STUDY TEXT:
/---
Mazzocco’s Inaugural Lecture (Birmingham)

Professor Marta Mazzocco Crooked Surfaces and Chewing Gum, Inaugural Lecture,  University of Birmingham, 27 March 2019

From the UoB Newsletter:

Professor Mazzocco is a specialist in the area of integrable systems … often motivated by mathematical physics. … Marta’s research brings geometry, quantum algebra and analysis together to describe and tackle problems which have so far resisted all other methods. … “I look forward to start a new group in Geometry and Mathematical Physics … ”.

… “I believe that … it is paramount to nurture interdisciplinary research as well as to raise the profile of the unique contribution that Mathematical Sciences brings to the overall research base, the economy and society”.

Marta aimed her lecture at her friends and family, on the grounds that mathematicians could always knock on her door (or read her papers). Thus it provided a rare bridge between the technical and the everyday, which prompted lots of musings in at least this audience member. So sorry if I missed much of what she actually said.
\---
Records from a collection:
/---
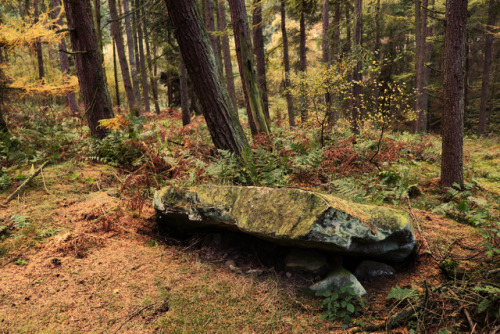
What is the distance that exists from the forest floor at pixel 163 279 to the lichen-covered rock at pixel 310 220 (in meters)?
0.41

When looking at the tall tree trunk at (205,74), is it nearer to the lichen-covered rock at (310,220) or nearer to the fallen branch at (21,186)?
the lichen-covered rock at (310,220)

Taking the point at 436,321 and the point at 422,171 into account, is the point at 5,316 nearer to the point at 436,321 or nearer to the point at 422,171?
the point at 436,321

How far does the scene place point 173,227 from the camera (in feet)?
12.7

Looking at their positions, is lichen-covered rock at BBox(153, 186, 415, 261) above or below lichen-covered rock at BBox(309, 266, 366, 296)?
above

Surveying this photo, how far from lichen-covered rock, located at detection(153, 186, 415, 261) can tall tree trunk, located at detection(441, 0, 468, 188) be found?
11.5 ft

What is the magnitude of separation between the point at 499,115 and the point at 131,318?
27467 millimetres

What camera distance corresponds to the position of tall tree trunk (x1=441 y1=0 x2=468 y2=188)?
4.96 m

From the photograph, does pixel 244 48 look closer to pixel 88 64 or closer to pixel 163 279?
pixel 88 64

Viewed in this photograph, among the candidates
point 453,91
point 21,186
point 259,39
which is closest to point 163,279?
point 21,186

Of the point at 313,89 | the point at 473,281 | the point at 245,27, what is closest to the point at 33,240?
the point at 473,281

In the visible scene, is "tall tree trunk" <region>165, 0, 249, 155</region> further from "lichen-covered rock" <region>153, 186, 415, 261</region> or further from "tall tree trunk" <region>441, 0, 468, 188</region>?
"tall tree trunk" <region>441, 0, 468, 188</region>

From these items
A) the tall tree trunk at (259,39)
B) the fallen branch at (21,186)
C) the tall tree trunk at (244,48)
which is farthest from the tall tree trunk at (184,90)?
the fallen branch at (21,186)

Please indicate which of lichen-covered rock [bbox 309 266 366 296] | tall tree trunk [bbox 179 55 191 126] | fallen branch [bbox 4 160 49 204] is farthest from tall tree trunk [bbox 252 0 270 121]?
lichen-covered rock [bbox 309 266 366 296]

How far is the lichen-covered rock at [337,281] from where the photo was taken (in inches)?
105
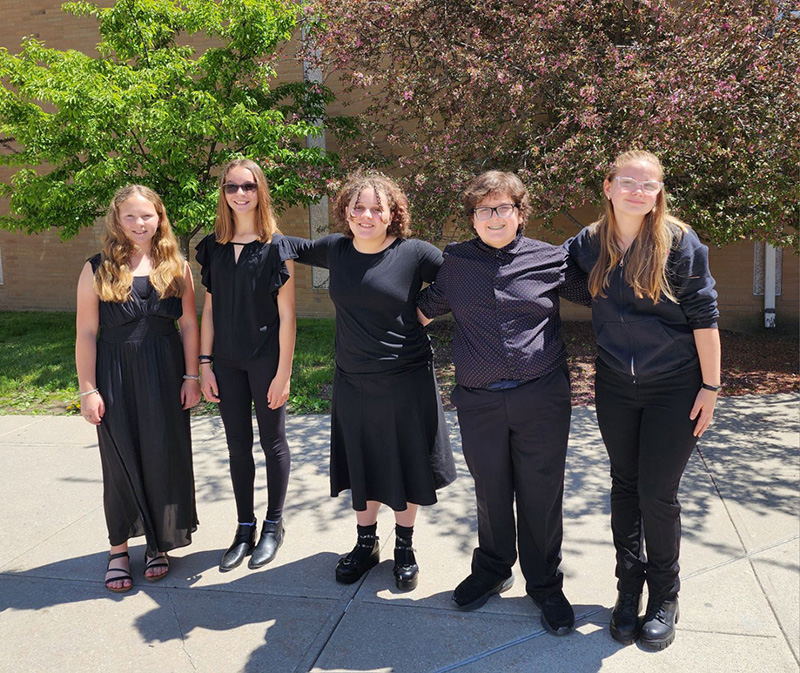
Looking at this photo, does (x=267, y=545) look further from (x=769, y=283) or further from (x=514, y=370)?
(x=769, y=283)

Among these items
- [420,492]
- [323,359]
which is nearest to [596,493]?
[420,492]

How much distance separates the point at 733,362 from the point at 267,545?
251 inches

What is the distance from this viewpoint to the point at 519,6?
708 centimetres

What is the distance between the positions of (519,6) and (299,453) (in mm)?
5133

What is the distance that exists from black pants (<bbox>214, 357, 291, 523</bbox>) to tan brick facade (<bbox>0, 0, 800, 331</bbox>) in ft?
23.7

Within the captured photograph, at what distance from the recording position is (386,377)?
\---
WORK ORDER 1:
In the post on Mazzocco's lecture, condense the paragraph beginning "Marta aimed her lecture" into a shorter version that keeps its main facts.
WORK ORDER 2:
Using the post on Mazzocco's lecture, explain in one to three sentences why Marta aimed her lecture at her friends and family.
The listing is separate material and has no connection to the post on Mazzocco's lecture.

EXPECTED OUTPUT 1:
Marta pitched her lecture at friends and family, since mathematicians could always knock on her door or read her papers. This made it a rare bridge between the technical and the everyday, and it set off many musings in the writer, who apologizes for possibly missing much of what she said.

EXPECTED OUTPUT 2:
She aimed it at friends and family because mathematicians could always knock on her door or read her papers.